This step is intended to simplify the addition or removal of inter-segment whitespace when translating to or from Chinese or Japanese scripts that do not typically use it. The step will perform two separate tasks, depending on the source and target-locales:

  • When translating from a space-delimited language to a non-space-delimited language, whitespace following segment-ending punctuation will be removed.
  • When translating from a non-space-delimited language to a space-delimited language, whitespace will be added following segment-ending punctuation.

This step will perform no action when translating from one space-delimited language to another space-delimited language (for example, from English to French), or when translating between Chinese and Japanese.
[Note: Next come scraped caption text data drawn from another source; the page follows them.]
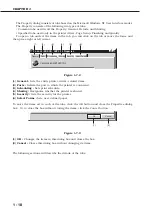 Предварительный просмотр 26 страницы Canon LASER SHOT LBP-1210 Service Manual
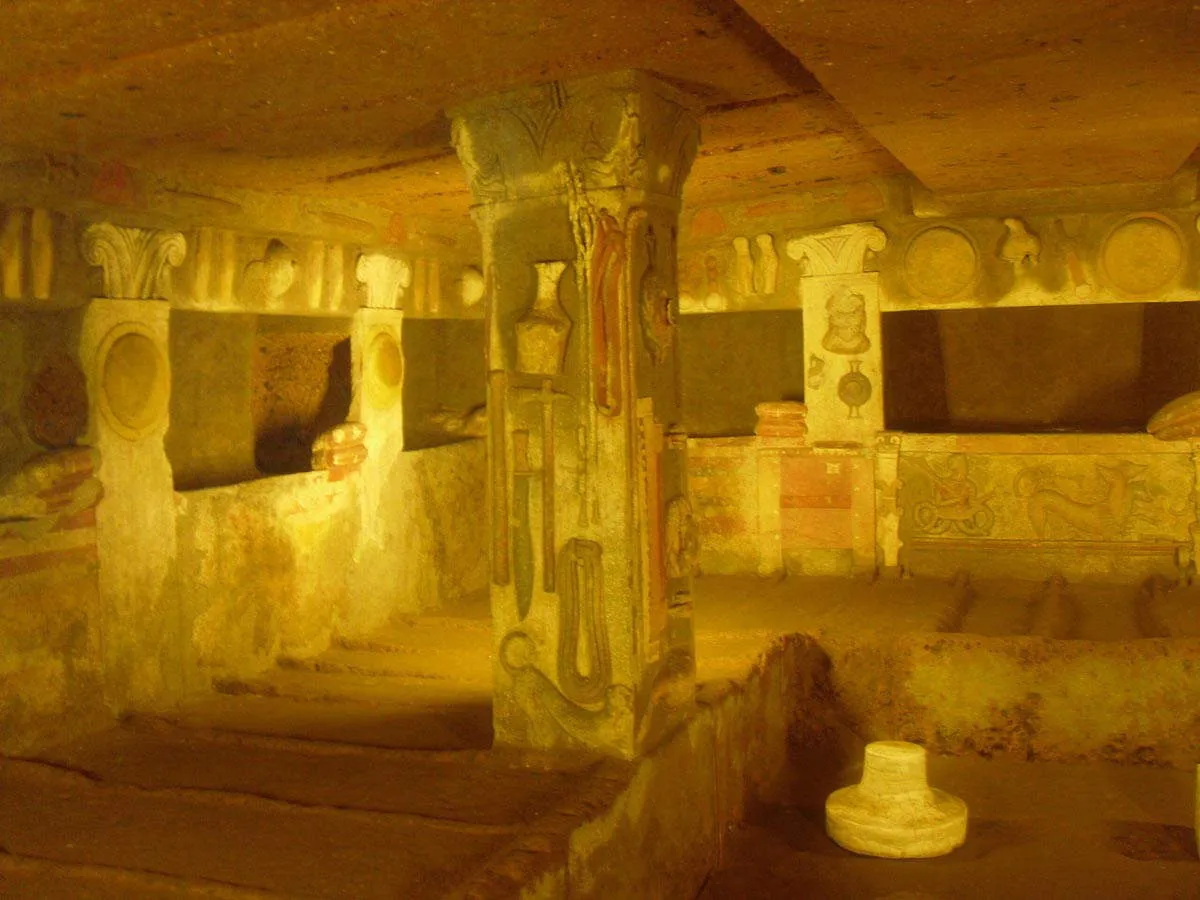 etruscan-tomb-interior-cerveteri.jpg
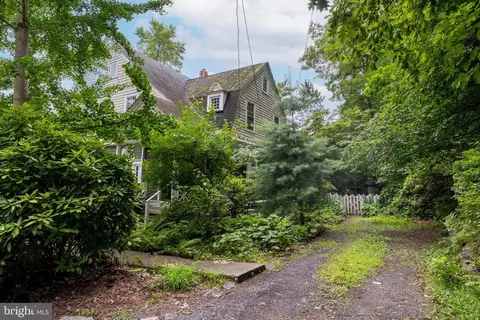 110 Cliff Ter, Wyncote, PA 19095 photo 24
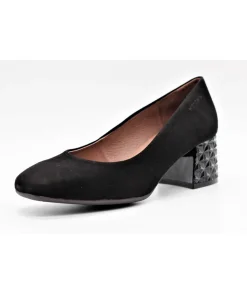 Femme L'Empreinte Chaussures WONDERS H3603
The step can be configured to apply its space adjustment to each the following classes of punctuation:

  • Full Stop - Converts Ideographic Full Stop (U+3002) and Full-width Full Stop (U+FF0E) to/from a period.
  • Comma - Converts Ideographic Comma (U+3001) and Full-width Comma (U+FF0C) to/from a comma.
  • Exclamation Point - Converts Full-width Exclamation Mark (U+FF01) to/from an exclamation point.
  • Question Mark - Converts Full-width Question Mark (U+FF1F) to/from a question mark.


This process is not foolproof, as it relies on the assumption that each source segment contains a single sentence, and has also been translated to a single sentence in the target language.